The "doing skills" vital for business success

Many successful entrepreneurs will testify that getting into business is tough. It is often a hard, rocky road with many challenges and the possibility of failure always lurking. The difference between success and failure is often paper thin.

During due diligence, the financier or investor will always consider two critical issues: the business concept and the strength of the entrepreneur.

When it comes to evaluating the entrepreneur, the process is far more complex than evaluating the business. Here the human element comes into play. The figures of a business tell a story and a conclusion can be made. Evaluating an entrepreneur on the other hand, is an intricate process.

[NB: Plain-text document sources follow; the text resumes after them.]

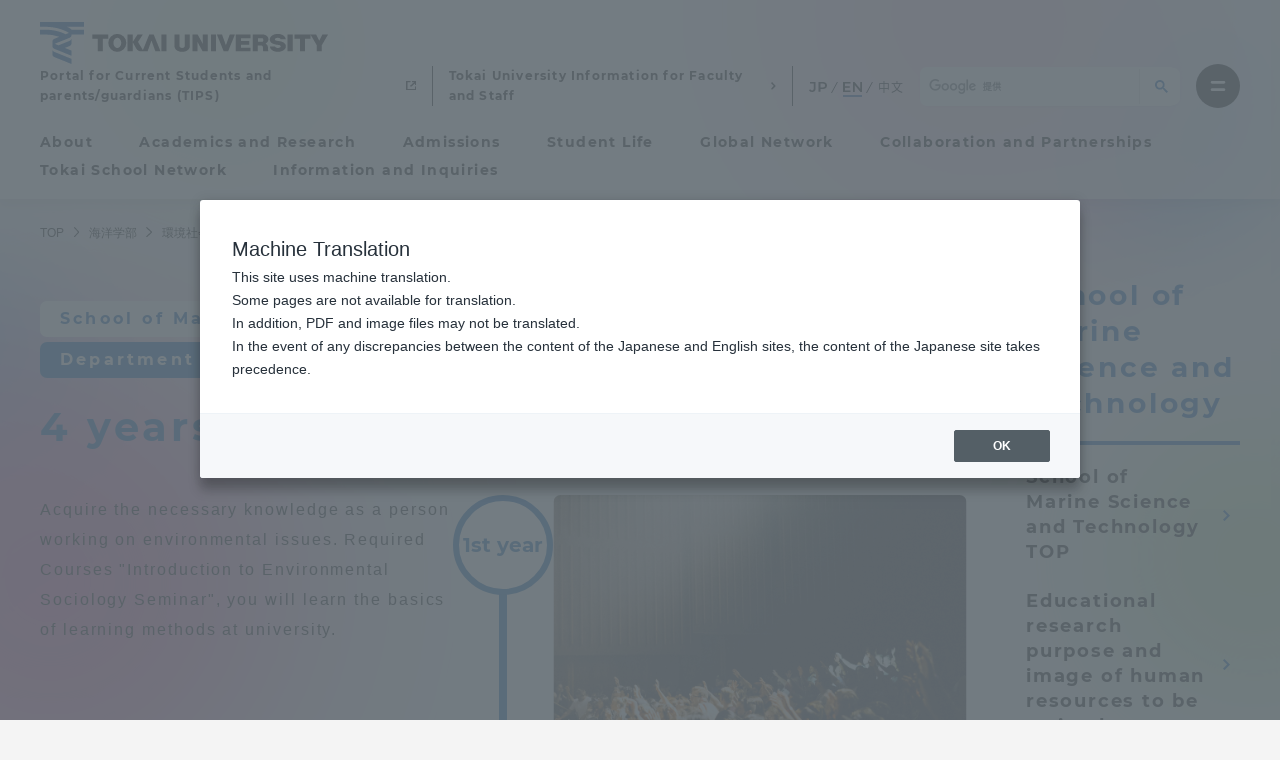

--- FILE ---
content_type: application/javascript
request_url: https://www.u-tokai.ac.jp/content/themes/tokai-univ-base/dist/js/tokai-univ-tags.js?ver=ed8d3d9d44812af6e95532858c42eb9c
body_size: 289
content:
/*! For license information please see tokai-univ-tags.js.LICENSE.txt */
!function(){const e=document.getElementsByClassName("js-masonry-tags").length;document.addEventListener("readystatechange",function(t){if(e){document.querySelectorAll(".js-masonry-tags").forEach(function(e){new Masonry(e,{itemSelector:".js-masonry-tags-item",horizontalOrder:!0,gutter:64,percentPosition:!0})})}})}();
//# sourceMappingURL=tokai-univ-tags.js.map

--- FILE ---
content_type: image/svg+xml
request_url: https://www.u-tokai.ac.jp/content/themes/tokai-univ-ug-grad/assets/images/ug-grad-menu-icon_department-menu.svg?version=1643864006
body_size: 1077
content:
<svg xmlns="http://www.w3.org/2000/svg" viewBox="0 0 120 120"><defs><style>.cls-2{fill:#fff}</style></defs><path d="M69 7A60 60 0 1 1 9 67 60 60 0 0 1 69 7Z" transform="translate(-9 -7)" style="fill:#0358a9"/><path class="cls-2" d="M47.74 95.06v-8.4l-4.14 6.91h-1.46L38 86.84v8.22h-3v-14h2.68l5.24 8.69 5.16-8.69h2.66v14ZM66.94 92.46v2.6H56.1v-14h10.58v2.6h-7.36v3h6.5v2.52h-6.5v3.24ZM84.36 81.06v14H81.7l-7-8.5v8.5h-3.2v-14h2.7l7 8.5v-8.5ZM91.23 93.64a6.42 6.42 0 0 1-1.67-4.74v-7.84h3.24v7.72q0 3.77 3.12 3.76a2.93 2.93 0 0 0 2.32-.91 4.27 4.27 0 0 0 .8-2.85v-7.72h3.2v7.84a6.62 6.62 0 0 1-11 4.74ZM51.9 57.93v3.93c0 .53-.19.61-1.35.61a25.91 25.91 0 0 1-3.29-.27 10.32 10.32 0 0 1 .88 2.8c1.37.08 2.25.11 2.6.11 2.38 0 3.28-.22 3.73-.88a2.57 2.57 0 0 0 .35-1.67v-4.63h6.88a27.77 27.77 0 0 1 3.29.16v-2.94a22.2 22.2 0 0 1-3.26.19h-6.92a36.71 36.71 0 0 0 5.3-3.87l1-.8-1.5-1.67a12.32 12.32 0 0 1-2 .11h-8.79a19.9 19.9 0 0 1-2.67-.11v2.65a26 26 0 0 1 2.65-.11h7.29A14 14 0 0 1 53 53.7h-1.18a13.94 13.94 0 0 1 .08 1.45v.19h-7.21a23 23 0 0 1-3.21-.19v2.94a27 27 0 0 1 3.24-.16Zm-7.08-13.09a25 25 0 0 1-3.12-.1 17.91 17.91 0 0 1 .11 2.2v2.44a11.66 11.66 0 0 1-.14 2h2.89v-4.07h17.28v4.11h2.88a17 17 0 0 1-.13-2v-2.48a16.13 16.13 0 0 1 .11-2.2 32.27 32.27 0 0 1-3.26.1h-1.19a27.27 27.27 0 0 0 2-3.18l-2.86-.8a17.73 17.73 0 0 1-2.17 4H55a21 21 0 0 0-1.83-4.11l-2.76.77A15.78 15.78 0 0 1 52 44.84h-2.83a19.87 19.87 0 0 0-2.41-3.78l-2.68.79a15 15 0 0 1 2 3ZM88.6 56l-6.39 1.43a11.06 11.06 0 0 1-2.35.37h-.14l.35 3.08c.85-.24 1.71-.46 2.57-.67l6-1.32v3.29a19.56 19.56 0 0 1-.16 3.15h3.21a19.26 19.26 0 0 1-.16-3.13v-4h.21a21.44 21.44 0 0 1 2.52-.45l-.26-3.1a13.39 13.39 0 0 1-2.49.72V43.94a18.29 18.29 0 0 1 .16-3h-3.23A18.65 18.65 0 0 1 88.6 44Zm-14.42-8.27h-1.67a11.91 11.91 0 0 1-2.38-.16v2.89a13 13 0 0 1 2.33-.16h1.38a19.85 19.85 0 0 1-1.27 3 16.41 16.41 0 0 1-3 4.29 9.57 9.57 0 0 1 1.57 2.76 18.48 18.48 0 0 0 3.2-6c-.13 2-.16 2.75-.16 3.36v4.3a27.48 27.48 0 0 1-.18 3.3h3.13a23.73 23.73 0 0 1-.13-3.26v-5.2c0-1.62-.08-2.78-.13-3.45a11.63 11.63 0 0 0 2.48 3.6 9.71 9.71 0 0 1 1.43-2.6 11.26 11.26 0 0 1-3.65-4.13h1.27a11.26 11.26 0 0 1 2 .13v-2.8a9.84 9.84 0 0 1-2 .13H77v-3.26c1.33-.37 2.63-.8 3.34-1.08a1.38 1.38 0 0 1 .43-.19l-1.65-2.44c-1.59 1-4.74 1.8-9 2.25a8.14 8.14 0 0 1 1 2.55c1.56-.21 2-.27 3.1-.48Zm7.16-3.2a22.46 22.46 0 0 1 5 4.37l1.8-2.39A27 27 0 0 0 83 42.35Zm-.9 6.57a24.55 24.55 0 0 1 5 4.34l1.67-2.35a34 34 0 0 0-5-4.11Z" transform="translate(-9 -7)"/></svg>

An entrepreneur requires both business and technical skills (also referred to as the “doing skills”). The first relates to the ability to run a business successfully by applying sound business principles. These skills range from formulating and applying a strategy, setting goals, financial acumen, the ability to sell the product or service as well as managing people. 

The evaluation of the “doing skills” focuses on the entrepreneur’s technical competencies and experience relating to the business in question. The experience of the entrepreneur is vital to ensure that these skills are in place.

Is the one set of skills superior to the other? Not at all. It is not about the one or the other, but rather a combination of both. Does it mean that entrepreneurs without these skills should not be in business? This depends on how critical these skills are to ensure success in the particular business. For instance, some industries, such as a good franchise, offer a tried and tested business concept and training.

Where these skills are important, the potential entrepreneur should seriously consider alternatives or ways to complement his skills with other skills available. Partnerships, for instance, is a possibility.

Many successful entrepreneurs experience serious difficulties when they diversify their operations into areas where they do not have the skills base. An example of this is where a very successful industrial paint contractor decided to manufacture his own paint range. Without the relevant experience (technical know how), the business was not only unsuccessful, but it also had a detrimental effect on the contracting business.

Without the “doing skills”, mistakes are eminent. It is a matter of whether the business will survive and manage the effect of the mistakes. There is no substitute for experience. You can not buy it and you need time to gain it. The best advice anyone can offer a potential entrepreneur is to gain skills and technical experience before venturing into any business.